Please recast the data below as a numbered list, starting at its first line and ending at the line that contains "38281 millimetres". Leave out blank lines and the pictures.

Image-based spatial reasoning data
^^^^

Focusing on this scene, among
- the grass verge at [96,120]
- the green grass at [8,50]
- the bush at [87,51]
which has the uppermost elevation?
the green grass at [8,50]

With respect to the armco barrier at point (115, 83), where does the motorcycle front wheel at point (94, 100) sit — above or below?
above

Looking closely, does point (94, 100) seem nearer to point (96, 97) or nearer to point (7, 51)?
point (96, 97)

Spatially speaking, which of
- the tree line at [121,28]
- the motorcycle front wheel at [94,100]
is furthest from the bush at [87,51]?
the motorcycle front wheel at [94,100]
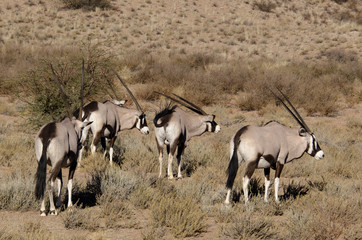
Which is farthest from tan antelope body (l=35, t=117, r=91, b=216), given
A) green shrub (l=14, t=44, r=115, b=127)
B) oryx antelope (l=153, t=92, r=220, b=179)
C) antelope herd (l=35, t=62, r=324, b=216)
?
green shrub (l=14, t=44, r=115, b=127)

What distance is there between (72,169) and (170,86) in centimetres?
1402

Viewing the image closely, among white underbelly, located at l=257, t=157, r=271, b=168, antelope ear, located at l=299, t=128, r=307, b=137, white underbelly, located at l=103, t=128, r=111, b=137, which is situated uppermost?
antelope ear, located at l=299, t=128, r=307, b=137

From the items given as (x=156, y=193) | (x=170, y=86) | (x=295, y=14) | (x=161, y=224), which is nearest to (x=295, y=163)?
(x=156, y=193)

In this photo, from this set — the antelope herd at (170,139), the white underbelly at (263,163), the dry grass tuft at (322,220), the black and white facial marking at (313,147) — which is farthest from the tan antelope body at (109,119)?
the dry grass tuft at (322,220)

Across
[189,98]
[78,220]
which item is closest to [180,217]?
[78,220]

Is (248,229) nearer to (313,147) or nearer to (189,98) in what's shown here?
(313,147)

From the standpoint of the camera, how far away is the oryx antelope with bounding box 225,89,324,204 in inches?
286

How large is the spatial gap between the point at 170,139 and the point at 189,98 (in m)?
9.60

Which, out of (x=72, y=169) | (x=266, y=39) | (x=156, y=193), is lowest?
(x=266, y=39)

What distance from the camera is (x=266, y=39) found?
38281 millimetres

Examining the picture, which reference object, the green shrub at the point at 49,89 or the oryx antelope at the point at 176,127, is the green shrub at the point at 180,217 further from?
the green shrub at the point at 49,89

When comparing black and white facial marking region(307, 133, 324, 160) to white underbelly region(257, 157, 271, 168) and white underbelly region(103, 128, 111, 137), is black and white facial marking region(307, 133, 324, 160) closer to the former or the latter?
white underbelly region(257, 157, 271, 168)

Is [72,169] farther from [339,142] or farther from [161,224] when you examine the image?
[339,142]

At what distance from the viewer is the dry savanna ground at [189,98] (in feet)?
22.6
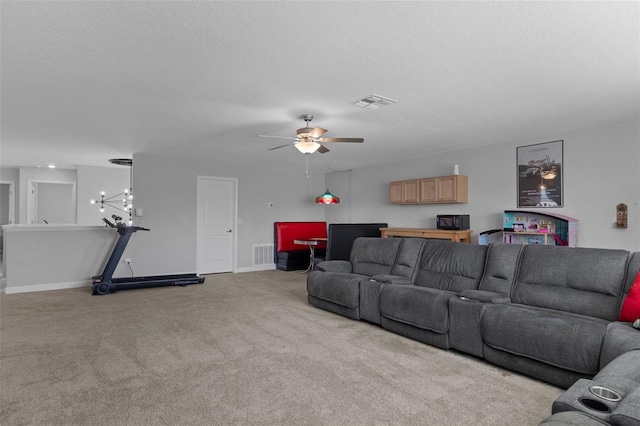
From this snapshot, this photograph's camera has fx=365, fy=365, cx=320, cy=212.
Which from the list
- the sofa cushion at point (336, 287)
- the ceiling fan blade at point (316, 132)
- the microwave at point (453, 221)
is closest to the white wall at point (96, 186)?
the sofa cushion at point (336, 287)

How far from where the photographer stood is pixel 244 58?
2773mm

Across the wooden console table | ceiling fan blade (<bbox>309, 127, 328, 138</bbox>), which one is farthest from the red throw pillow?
the wooden console table

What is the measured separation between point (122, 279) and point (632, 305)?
6.86 m

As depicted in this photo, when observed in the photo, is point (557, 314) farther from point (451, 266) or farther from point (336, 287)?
point (336, 287)

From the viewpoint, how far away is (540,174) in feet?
17.7

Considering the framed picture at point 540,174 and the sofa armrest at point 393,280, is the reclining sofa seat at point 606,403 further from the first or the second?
the framed picture at point 540,174

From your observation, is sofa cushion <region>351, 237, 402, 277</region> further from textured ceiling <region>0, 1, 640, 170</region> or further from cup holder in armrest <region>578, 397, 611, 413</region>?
cup holder in armrest <region>578, 397, 611, 413</region>

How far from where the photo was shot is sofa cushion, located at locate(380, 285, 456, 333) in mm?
3389

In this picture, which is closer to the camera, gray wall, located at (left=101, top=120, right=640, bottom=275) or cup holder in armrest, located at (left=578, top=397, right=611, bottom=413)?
cup holder in armrest, located at (left=578, top=397, right=611, bottom=413)

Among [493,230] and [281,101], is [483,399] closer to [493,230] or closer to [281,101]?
[281,101]

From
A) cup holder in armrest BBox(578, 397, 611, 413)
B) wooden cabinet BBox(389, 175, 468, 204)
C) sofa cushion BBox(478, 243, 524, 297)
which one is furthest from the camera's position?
wooden cabinet BBox(389, 175, 468, 204)

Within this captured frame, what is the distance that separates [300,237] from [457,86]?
6.10m

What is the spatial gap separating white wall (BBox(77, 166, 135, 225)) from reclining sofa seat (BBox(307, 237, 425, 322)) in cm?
680

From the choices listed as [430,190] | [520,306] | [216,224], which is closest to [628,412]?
[520,306]
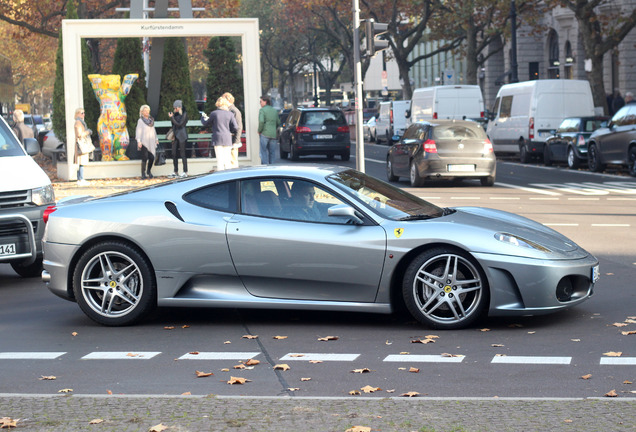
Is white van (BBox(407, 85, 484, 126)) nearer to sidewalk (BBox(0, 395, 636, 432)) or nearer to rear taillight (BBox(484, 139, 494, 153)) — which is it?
rear taillight (BBox(484, 139, 494, 153))

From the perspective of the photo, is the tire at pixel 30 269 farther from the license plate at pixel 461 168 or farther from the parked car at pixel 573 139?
the parked car at pixel 573 139

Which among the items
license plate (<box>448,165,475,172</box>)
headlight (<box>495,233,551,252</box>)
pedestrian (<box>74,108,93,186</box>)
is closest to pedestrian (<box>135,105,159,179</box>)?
pedestrian (<box>74,108,93,186</box>)

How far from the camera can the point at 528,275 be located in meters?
7.62

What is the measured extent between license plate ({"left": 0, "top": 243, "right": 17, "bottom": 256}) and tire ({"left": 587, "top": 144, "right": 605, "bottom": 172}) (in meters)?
18.1

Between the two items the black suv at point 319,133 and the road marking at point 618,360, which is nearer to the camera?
the road marking at point 618,360


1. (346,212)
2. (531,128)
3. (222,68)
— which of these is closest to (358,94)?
(346,212)

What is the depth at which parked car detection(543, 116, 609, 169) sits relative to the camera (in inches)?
1069

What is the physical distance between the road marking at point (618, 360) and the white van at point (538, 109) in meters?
23.6

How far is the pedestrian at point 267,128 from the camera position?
24.0 metres

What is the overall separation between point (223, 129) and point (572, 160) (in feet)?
33.0

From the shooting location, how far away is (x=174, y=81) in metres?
30.2

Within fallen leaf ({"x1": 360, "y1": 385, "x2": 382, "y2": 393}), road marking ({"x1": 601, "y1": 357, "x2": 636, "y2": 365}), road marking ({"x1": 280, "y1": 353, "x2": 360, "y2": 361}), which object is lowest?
road marking ({"x1": 601, "y1": 357, "x2": 636, "y2": 365})

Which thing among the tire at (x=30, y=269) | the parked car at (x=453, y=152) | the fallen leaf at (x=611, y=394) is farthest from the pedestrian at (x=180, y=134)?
the fallen leaf at (x=611, y=394)

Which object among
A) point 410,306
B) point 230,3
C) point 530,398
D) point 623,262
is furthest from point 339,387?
point 230,3
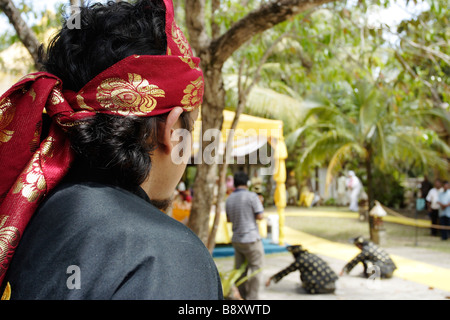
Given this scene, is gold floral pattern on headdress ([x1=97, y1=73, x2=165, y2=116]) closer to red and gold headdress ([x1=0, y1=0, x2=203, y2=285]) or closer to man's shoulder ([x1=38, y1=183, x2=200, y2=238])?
red and gold headdress ([x1=0, y1=0, x2=203, y2=285])

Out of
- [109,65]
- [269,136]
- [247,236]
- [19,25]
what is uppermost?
[19,25]

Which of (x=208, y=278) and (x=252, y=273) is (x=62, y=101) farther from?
(x=252, y=273)

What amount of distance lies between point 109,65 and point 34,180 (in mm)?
319

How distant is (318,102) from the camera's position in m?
13.5

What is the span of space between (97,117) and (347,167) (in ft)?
70.4

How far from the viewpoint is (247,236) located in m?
5.55

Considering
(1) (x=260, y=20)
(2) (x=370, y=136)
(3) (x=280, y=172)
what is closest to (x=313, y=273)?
(3) (x=280, y=172)

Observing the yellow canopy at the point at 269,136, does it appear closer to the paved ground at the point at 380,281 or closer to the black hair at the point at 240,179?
the black hair at the point at 240,179

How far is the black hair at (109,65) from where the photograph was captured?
940 mm

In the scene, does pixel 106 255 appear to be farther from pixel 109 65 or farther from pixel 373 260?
pixel 373 260

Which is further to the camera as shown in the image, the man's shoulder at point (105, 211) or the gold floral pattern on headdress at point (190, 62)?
the gold floral pattern on headdress at point (190, 62)

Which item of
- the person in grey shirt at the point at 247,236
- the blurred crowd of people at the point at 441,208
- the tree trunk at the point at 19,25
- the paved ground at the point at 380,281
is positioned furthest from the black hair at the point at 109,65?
the blurred crowd of people at the point at 441,208

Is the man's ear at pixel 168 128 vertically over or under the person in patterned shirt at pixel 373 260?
over

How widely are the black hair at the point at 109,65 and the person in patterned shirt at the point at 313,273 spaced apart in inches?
217
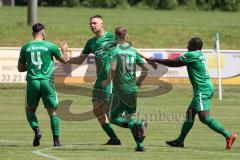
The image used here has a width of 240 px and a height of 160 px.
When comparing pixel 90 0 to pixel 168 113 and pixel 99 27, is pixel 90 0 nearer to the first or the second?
pixel 168 113

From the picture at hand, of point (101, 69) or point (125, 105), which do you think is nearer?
point (125, 105)

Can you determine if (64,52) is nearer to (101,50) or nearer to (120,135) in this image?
(101,50)

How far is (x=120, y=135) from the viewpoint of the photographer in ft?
61.0

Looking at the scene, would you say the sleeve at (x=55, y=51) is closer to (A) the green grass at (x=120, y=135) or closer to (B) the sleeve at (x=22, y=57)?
(B) the sleeve at (x=22, y=57)

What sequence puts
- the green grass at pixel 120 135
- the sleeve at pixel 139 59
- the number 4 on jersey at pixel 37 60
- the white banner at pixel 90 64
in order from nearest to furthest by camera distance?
the green grass at pixel 120 135 → the number 4 on jersey at pixel 37 60 → the sleeve at pixel 139 59 → the white banner at pixel 90 64

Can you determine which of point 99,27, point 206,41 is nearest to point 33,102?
point 99,27

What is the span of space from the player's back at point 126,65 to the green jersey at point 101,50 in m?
0.60

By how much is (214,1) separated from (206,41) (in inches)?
994

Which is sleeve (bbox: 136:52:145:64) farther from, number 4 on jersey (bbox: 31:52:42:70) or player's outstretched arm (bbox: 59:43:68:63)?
number 4 on jersey (bbox: 31:52:42:70)

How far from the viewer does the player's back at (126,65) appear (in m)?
15.2

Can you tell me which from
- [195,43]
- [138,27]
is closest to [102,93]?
[195,43]

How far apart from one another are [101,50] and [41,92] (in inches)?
59.7

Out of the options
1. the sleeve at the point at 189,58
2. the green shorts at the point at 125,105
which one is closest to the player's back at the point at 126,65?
the green shorts at the point at 125,105

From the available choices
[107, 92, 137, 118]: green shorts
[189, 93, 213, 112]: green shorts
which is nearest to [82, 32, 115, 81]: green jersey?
[107, 92, 137, 118]: green shorts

^^^^

» **Correct result**
1. Focusing on this scene, among
2. - the grass verge at [96,120]
3. - the green grass at [8,50]
4. - the bush at [87,51]
5. which has the uppermost elevation?
6. the green grass at [8,50]
7. With respect to the armco barrier at point (115, 83), where does the motorcycle front wheel at point (94, 100) sit — above or below?
8. above
9. Looking closely, does point (94, 100) seem nearer to point (96, 97) or nearer to point (7, 51)?
10. point (96, 97)
11. Spatially speaking, which of
12. - the tree line at [121,28]
13. - the motorcycle front wheel at [94,100]
14. is furthest from the bush at [87,51]?
15. the motorcycle front wheel at [94,100]
16. Which is farthest from tan antelope body (l=35, t=117, r=91, b=216), given
17. A) green shrub (l=14, t=44, r=115, b=127)
18. B) oryx antelope (l=153, t=92, r=220, b=179)
19. C) antelope herd (l=35, t=62, r=324, b=216)
20. ?
21. green shrub (l=14, t=44, r=115, b=127)
22. What distance is there between (72,169) and (170,86) in centimetres?
23. 1402
24. Viewing the image closely, among white underbelly, located at l=257, t=157, r=271, b=168, antelope ear, located at l=299, t=128, r=307, b=137, white underbelly, located at l=103, t=128, r=111, b=137, which is situated uppermost?
25. antelope ear, located at l=299, t=128, r=307, b=137
26. From the items given as (x=156, y=193) | (x=170, y=86) | (x=295, y=14) | (x=161, y=224), which is nearest to (x=295, y=163)?
27. (x=156, y=193)
28. In this photo, from this set — the antelope herd at (170,139), the white underbelly at (263,163), the dry grass tuft at (322,220), the black and white facial marking at (313,147) — which is farthest from the tan antelope body at (109,119)?
29. the dry grass tuft at (322,220)
30. Across
31. [189,98]
32. [78,220]
33. which item is closest to [180,217]?
34. [78,220]
35. Is (248,229) nearer to (313,147) or nearer to (189,98) in what's shown here?
36. (313,147)
37. From the standpoint of the camera, how far away is the oryx antelope with bounding box 225,89,324,204 in inches?
38. 286
39. How large is the spatial gap between the point at 170,139 and the point at 189,98 (in m)?
40. 9.60
41. Which, out of (x=72, y=169) | (x=266, y=39) | (x=156, y=193), is lowest?
42. (x=266, y=39)
43. What distance from the camera is (x=266, y=39) found?
44. 38281 millimetres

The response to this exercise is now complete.